Well, it's not uncommon for women to have a dip in their libidos after having children. Hormonal changes, breastfeeding, lack of sleep, and body image issues after birth can all contribute to that. However, sometimes as new mothers we tend to forget about what it may be like for our husbands as well. It's very easy to get caught up in ourselves and our babies. 

It sounds like your husband is sorely missing the intimacy in your marriage. So, some of the issues above could have contributed to your lack of desire, and perhaps now that you found him watching videos (I'm assuming porn), you may feel even worse and a bit resentful too.

So, are you willing to help him out? It's pretty much a choice you can make. I may not always feels like doing it, but my H and I have an "open door" policy and he can try and get me aroused when he is. It usually works, and makes our marriage much closer.

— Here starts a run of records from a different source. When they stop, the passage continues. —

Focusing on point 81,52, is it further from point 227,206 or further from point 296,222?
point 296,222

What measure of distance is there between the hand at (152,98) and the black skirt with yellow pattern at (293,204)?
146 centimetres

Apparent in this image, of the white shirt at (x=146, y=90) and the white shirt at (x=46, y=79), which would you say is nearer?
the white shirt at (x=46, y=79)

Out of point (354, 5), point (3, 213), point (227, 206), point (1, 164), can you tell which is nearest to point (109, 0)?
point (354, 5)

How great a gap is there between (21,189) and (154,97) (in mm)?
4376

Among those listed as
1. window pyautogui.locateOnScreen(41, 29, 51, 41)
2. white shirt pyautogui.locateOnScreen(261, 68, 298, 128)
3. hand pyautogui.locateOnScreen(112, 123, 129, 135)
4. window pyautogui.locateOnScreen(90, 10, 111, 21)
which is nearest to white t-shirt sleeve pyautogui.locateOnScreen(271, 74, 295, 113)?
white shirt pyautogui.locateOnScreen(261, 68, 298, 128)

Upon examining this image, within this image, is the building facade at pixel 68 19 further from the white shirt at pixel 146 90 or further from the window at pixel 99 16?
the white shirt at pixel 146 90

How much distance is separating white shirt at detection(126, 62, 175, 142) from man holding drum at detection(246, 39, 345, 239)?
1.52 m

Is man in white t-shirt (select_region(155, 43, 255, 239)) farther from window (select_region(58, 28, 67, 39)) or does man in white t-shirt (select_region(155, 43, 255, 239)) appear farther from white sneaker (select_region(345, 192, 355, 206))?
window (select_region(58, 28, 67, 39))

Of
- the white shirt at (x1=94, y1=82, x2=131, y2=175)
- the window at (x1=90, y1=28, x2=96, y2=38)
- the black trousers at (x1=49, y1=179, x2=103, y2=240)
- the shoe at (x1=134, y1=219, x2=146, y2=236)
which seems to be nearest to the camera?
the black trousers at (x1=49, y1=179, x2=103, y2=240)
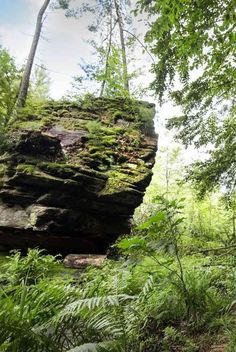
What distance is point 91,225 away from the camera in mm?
6906

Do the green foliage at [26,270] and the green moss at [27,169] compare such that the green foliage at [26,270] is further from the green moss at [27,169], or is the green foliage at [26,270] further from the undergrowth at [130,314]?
the green moss at [27,169]

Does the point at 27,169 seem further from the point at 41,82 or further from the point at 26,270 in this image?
the point at 41,82

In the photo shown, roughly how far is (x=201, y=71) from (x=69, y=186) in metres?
3.90

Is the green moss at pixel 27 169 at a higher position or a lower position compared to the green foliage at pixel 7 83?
lower

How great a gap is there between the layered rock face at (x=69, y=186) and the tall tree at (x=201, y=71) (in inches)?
Result: 60.4

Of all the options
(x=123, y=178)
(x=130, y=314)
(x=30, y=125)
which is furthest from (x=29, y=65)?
(x=130, y=314)

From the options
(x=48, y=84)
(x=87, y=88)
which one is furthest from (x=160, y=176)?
(x=48, y=84)

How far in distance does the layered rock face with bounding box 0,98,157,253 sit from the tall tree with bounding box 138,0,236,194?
1.53m

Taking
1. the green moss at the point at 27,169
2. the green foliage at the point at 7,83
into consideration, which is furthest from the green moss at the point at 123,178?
the green foliage at the point at 7,83

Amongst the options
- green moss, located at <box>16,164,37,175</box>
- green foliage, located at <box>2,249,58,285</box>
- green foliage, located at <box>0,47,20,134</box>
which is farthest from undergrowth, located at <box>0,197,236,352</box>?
green foliage, located at <box>0,47,20,134</box>

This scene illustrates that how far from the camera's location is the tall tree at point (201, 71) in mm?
3254

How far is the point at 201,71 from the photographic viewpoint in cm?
645

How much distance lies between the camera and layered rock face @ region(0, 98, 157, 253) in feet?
21.4

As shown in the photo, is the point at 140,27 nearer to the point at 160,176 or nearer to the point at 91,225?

If the videos are really bothering you, you need to have a talk with your husband about that. But, it really sounds like he might just be missing you badly.

Edited to Add:

Here's a good book that may enlighten you as to what your husband may be feeling. I found it a helpful read.

http://www.amazon.com/Proper-Care-Feeding-Husbands/dp/0060520620/ref=sr_1_1?ie=UTF8&qid=1309124386&sr=8-1

Here are some good ideas as well:

http://www.parents.com/parenting/relationships/sex-and-marriage-after-baby/rekindling-romance-after-baby/


----------



## BigToe (Jun 2, 2011)

lovesherfamily said:


> This made me realize something has to change.


Yep, and sounds like its you. Feed your husband and he won't go looking for food elsewhere.


----------



## unbelievable (Aug 20, 2010)

It's not unusual for a new mom to feel a little different about sex but your son is almost 3. This isn't "your" problem. This is a couple problem and a fairly common one. Your husband needs intimacy with you but you also need the same from him, whether you immediately realize it or not. Moms do what must be done because babies don't feed and change themselves or drive themselves to the doc. You are the only person on this earth available to fulfill your husband's needs for intimacy, nurturing, tenderness, etc. If that need is neglected, maybe he leaves, maybe he won't, but something inside of him will surely die. Your relationship with your husband nourishes your son. Keep that fire going and it'll nourish your grandkids and great-grandkids, too. Your son is learning right now how a husband treats his wife. Wouldn't it be great if he learned that come hell or high water, the one thing he can count on is the love Mom and Dad have for each other and for him? 
Your husband has stuck around through this drought. Preumably, he supports his family and he's been a good father. That sounds like a pretty solid guy to me. There are lots of ways to be intimate and a lot of reasons to be intimate. We have to justify everything we do to ourselves. If you reject him, you have to also convince yourself that he's unworthy, you're unattractive, etc. The more you are intimate with him, the more you'll convince yourself that it's important to you, too. When folks start running for exercise, most hate it but those who stick with it often end up addicted to running. They love it, look forward to it, and can't imagine living without running.


----------



## Therealbrighteyes (Feb 11, 2010)

Uh, 9 weeks ago she gave birth. Care to change your tune?


----------



## Enchantment (May 11, 2011)

Therealbrighteyes said:


> Uh, 9 weeks ago she gave birth. Care to change your tune?


She mentioned it's been going on since the birth of the first boy 3 years ago. I think there are lots of ways to cultivate intimacy with your husband, no matter how small, that soon after birth - if you are willing. It doesn't have to be intercourse.

I think the bigger thing will be to address the feelings of resentment both of them may have - he for the length of time it's been going on, and she for how he has maybe handled it in the interim.


----------



## unbelievable (Aug 20, 2010)

Therealbrighteyes said:


> Uh, 9 weeks ago she gave birth. Care to change your tune?


"My son is almost 3. Since he was born I have not had as much interest in our romantic life."

This isn't a 9 week problem but a 3 year+ problem.


----------



## unbelievable (Aug 20, 2010)

Enchantment, I agree, but I think it's wonderful that this lady sees this as a problem and she's interested in helping to correct it. You're 100% right, though. These are "couple" problems and require understanding and participation from both sides.


----------



## lovesherfamily (Jun 26, 2011)

Thank you for your help. I have talked with my husband who didn't know these issues were bothering me this much. We have agreed to make two nonegotiable appointments with each other each week and one date night every other week. He has agreed that if he's feeling unwanted in any way he will tell me, which I have agreed the same. Thank you again for your responses.


----------